Coding of amino acids by texture descriptors

https://doi.org/10.1016/j.artmed.2009.10.001Get rights and content

Abstract

Objective

In this paper we propose a new feature extractor for peptide/protein classification based on the calculation of texture descriptors. Representing a peptide/protein using a matrix descriptor, instead of a vector, allows to deal with the peptide/protein as an image and to use texture descriptors for representation purposes.

Methods and materials

A matrix descriptor, which is a squared matrix of the dimension of the peptide/protein, is obtained considering a partial ordering of the amino acids of the peptide/protein according to their value of a given physicochemical property. Each matrix descriptor is considered as a texture image and several texture descriptors are considered to obtain a compact representation which is scale invariant (i.e. independent on the length of the peptide\protein).
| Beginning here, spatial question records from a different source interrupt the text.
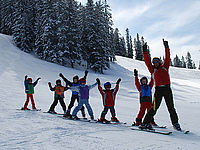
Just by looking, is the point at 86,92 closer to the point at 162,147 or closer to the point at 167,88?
the point at 167,88

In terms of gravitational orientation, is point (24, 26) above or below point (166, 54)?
above

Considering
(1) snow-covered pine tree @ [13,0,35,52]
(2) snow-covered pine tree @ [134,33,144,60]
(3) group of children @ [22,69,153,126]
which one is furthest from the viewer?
(2) snow-covered pine tree @ [134,33,144,60]

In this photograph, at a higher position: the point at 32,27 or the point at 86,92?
the point at 32,27

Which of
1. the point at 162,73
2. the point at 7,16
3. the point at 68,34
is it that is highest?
the point at 7,16

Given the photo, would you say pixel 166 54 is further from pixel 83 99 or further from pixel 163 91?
pixel 83 99

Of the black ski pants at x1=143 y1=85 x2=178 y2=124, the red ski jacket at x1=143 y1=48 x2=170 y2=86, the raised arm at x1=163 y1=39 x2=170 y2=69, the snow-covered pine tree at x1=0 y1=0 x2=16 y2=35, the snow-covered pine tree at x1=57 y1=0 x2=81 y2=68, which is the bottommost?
the black ski pants at x1=143 y1=85 x2=178 y2=124

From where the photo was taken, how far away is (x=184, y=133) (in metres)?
4.57

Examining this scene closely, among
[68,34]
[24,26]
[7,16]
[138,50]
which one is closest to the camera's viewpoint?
[68,34]

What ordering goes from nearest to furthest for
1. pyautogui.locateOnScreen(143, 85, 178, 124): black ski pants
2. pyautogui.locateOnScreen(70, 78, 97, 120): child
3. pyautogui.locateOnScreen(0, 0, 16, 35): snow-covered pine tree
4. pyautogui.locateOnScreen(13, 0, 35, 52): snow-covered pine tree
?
1. pyautogui.locateOnScreen(143, 85, 178, 124): black ski pants
2. pyautogui.locateOnScreen(70, 78, 97, 120): child
3. pyautogui.locateOnScreen(13, 0, 35, 52): snow-covered pine tree
4. pyautogui.locateOnScreen(0, 0, 16, 35): snow-covered pine tree

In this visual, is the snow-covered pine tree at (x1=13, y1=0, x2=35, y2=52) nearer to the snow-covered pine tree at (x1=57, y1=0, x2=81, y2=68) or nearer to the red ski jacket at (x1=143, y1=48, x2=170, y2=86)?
the snow-covered pine tree at (x1=57, y1=0, x2=81, y2=68)

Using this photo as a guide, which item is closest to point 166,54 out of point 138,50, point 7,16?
point 7,16

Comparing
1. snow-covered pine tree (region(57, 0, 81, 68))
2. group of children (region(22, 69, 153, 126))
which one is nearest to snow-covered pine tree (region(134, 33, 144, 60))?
snow-covered pine tree (region(57, 0, 81, 68))

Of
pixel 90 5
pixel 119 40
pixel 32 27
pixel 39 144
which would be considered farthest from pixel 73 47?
pixel 119 40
The texture descriptors tested in this work are: local binary patterns (LBP), discrete cosine transform (DCT) and Daubechies wavelets.

Results and conclusion

The experimental section reports several tests, aimed at supporting our ideas, performed on the following datasets: vaccine dataset for the predictions of peptides that bind human leukocyte antigens; human immunodeficiency virus (HIV-1) protease cleavage site prediction dataset and membrane proteins type dataset.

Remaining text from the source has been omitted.